→ **DATA UNDER STUDY**:
#####

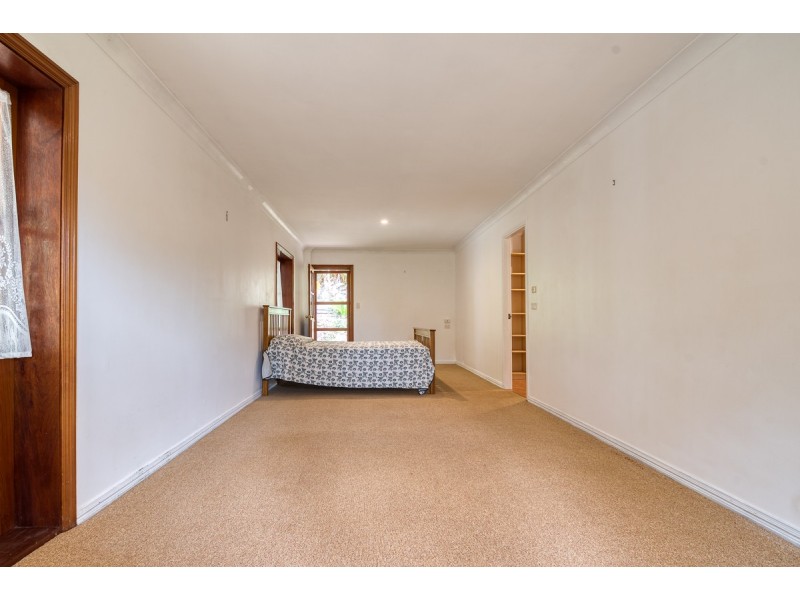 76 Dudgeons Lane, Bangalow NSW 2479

#####

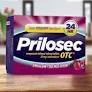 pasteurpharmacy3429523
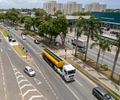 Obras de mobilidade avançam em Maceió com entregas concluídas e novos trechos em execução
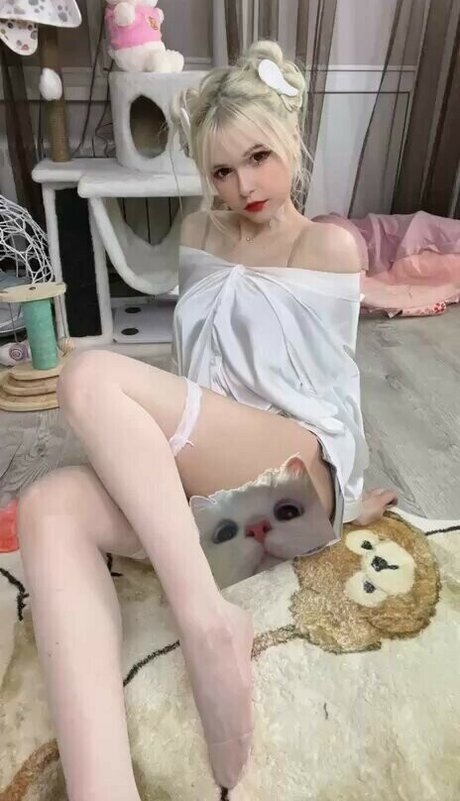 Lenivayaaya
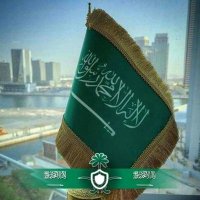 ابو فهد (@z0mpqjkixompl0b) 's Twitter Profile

#####

→ **WORK ORDER**: Output as a numbered list the rows between the lines holding "pasteurpharmacy3429523" and "ابو فهد (@z0mpqjkixompl0b)", inclusive, skipping any blank lines. Leave the pictures out of the answer.

→ **ANSWER BOX**:
1.  pasteurpharmacy3429523
2.  Obras de mobilidade avançam em Maceió com entregas concluídas e novos trechos em execução
3.  Lenivayaaya
4.  ابو فهد (@z0mpqjkixompl0b) 's Twitter Profile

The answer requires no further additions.